The complete Lua script:
tBlacklisted = {["/JavaScript"] = true} function PDFCheckName(sInput) for sMatchedName in sInput:gmatch"/[a-zA-Z0-9_#]+" do if sMatchedName:find("#") then local sNormalizedName = sMatchedName:gsub("#[a-fA-F0-9][a-fA-F0-9]", function(hex) return string.char(tonumber(hex:sub(2), 16)) end) if tBlacklisted[sNormalizedName] then return 1 end end end return 0 end function init(args) return {["http.response_body"] = tostring(true)} end function match(args) return PDFCheckName(tostring(args["http.response_body"])) end
To get Suricata to run our Lua script, we need to copy it in the rules directory and add a rule to call the script, like this:
alert http $EXTERNAL_NET any -> $HOME_NET any (msg:"NVISO PDF file lua"; flow:established,to_client; luajit:pdfcheckname.lua; classtype:policy-violation; sid:1000000; rev:1;)
Rule option luajit allows us to specify the Lua script we want to execute (pdfcheckname.lua).
That’s all there is to do to get this running.

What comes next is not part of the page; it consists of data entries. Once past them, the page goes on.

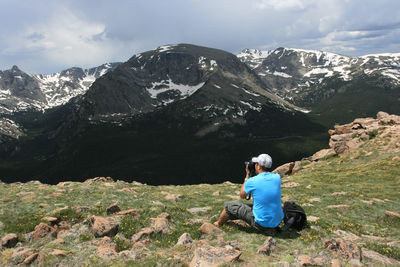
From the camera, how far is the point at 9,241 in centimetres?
1202

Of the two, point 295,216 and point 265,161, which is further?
point 295,216

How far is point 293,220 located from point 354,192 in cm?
1219

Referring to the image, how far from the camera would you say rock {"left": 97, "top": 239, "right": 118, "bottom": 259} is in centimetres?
1059

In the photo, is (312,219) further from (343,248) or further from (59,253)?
(59,253)

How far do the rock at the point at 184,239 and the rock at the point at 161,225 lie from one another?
1.34 m

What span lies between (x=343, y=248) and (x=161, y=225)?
27.0 ft

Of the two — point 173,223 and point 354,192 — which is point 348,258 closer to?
point 173,223

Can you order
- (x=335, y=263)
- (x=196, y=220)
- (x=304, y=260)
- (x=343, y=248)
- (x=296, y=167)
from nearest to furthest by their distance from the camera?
(x=335, y=263) → (x=304, y=260) → (x=343, y=248) → (x=196, y=220) → (x=296, y=167)

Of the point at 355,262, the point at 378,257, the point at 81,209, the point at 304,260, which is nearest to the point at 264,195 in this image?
the point at 304,260

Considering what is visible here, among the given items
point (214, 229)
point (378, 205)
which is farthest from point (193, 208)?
Result: point (378, 205)

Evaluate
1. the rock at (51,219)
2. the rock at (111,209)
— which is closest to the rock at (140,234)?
the rock at (111,209)

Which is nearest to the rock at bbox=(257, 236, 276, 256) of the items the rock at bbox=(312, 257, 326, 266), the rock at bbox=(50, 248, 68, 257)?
the rock at bbox=(312, 257, 326, 266)

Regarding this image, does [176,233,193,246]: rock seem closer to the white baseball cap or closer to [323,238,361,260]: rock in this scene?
the white baseball cap

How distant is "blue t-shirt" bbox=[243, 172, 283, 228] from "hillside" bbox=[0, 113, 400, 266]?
1.17 meters
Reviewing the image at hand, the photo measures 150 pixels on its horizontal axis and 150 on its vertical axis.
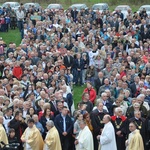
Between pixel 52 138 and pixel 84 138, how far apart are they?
942mm

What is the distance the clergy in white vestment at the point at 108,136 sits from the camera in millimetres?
15733

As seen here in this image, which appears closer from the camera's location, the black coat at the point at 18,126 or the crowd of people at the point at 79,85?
the crowd of people at the point at 79,85

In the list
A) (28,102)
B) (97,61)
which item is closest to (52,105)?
(28,102)

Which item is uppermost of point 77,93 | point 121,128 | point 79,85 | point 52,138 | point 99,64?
point 99,64

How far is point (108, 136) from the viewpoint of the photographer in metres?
15.7

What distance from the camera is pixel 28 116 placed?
16.7 metres

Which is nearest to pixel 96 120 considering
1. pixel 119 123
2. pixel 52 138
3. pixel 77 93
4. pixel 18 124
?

But on production systems, we will quickly get into trouble because of performance issues. The rule that we wrote will get the Lua script to execute on all HTTP traffic with incoming data. To avoid this, it is best to add pre-conditions to the rule so that the program will only run on downloaded PDF files:
alert http $EXTERNAL_NET any -> $HOME_NET any (msg:"NVISO PDF file lua"; flow:established,to_client; file_data; content:"%PDF-"; within:5; luajit:pdfcheckname.lua; classtype:policy-violation; sid:1000000; rev:1;)
This updated rule checks that the file starts with %PDF- (that’s an easy trick to detect a PDF file, but be aware that there are ways to bypass this simple detection).
For some environments, checking all downloaded PDF files might still cause performance problems. This updated rule uses a regular expression to check if the downloaded PDF file contains a (potentially) obfuscated name:
alert http $EXTERNAL_NET any -> $HOME_NET any (msg:"NVISO PDF file lua"; flow:established,to_client; file_data; content:"%PDF-"; within:5; pcre:"/\/.{0,10}#[a-f0-9][a-f0-9]/i"; luajit:pdfcheckname.lua; classtype:policy-violation; sid:1000000; rev:1;)
Note that in the regular expression of this rule we expect that the name is not longer than 11 characters (that’s the case with the name we want to detect, /JavaScript). So if you add your own names to the blacklist, and they are longer than 11 characters, then update the regular expression in the rule.
Conclusion
Support for Lua in Suricata makes it possible to develop complex analysis methods that would not be possible with simple rules, however performance needs to be taken into account.
In part 2 of this blog post, we will provide some tips to help with the development and testing of Lua scripts for Suricata.
As you see attempting to write a pattern based signature (eg., Snort rule/Suricata rule) may leave scope for bypassing that rule with sophisticated techniques. To accurately cover the vulnerability in Snort we have shared object rules, do you think with the help of lua scripting in Suricata can we do all what a shared object rule can do in Snort? What about the performance with luajit scripts.